Locate the line containing "What do you", then please write out that line and all the lines below it in the entries exactly.
[Begin Excerpted records]
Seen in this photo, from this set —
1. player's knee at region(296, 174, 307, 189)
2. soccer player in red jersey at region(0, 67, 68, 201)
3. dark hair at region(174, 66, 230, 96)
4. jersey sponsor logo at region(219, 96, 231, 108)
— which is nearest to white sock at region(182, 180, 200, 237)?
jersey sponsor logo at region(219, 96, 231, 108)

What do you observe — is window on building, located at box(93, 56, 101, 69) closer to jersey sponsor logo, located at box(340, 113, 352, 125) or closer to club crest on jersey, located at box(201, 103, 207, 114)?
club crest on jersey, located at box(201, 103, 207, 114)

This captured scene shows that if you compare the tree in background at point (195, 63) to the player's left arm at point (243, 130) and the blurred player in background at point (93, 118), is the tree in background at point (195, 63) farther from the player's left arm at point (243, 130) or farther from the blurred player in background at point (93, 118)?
[End Excerpted records]
:: Solution for this problem ::
What do you observe — is window on building, located at box(93, 56, 101, 69) closer to jersey sponsor logo, located at box(340, 113, 352, 125) or closer to club crest on jersey, located at box(201, 103, 207, 114)?
club crest on jersey, located at box(201, 103, 207, 114)

This captured scene shows that if you compare the tree in background at point (195, 63) to the player's left arm at point (243, 130) and the blurred player in background at point (93, 118), is the tree in background at point (195, 63) farther from the player's left arm at point (243, 130) or farther from the blurred player in background at point (93, 118)?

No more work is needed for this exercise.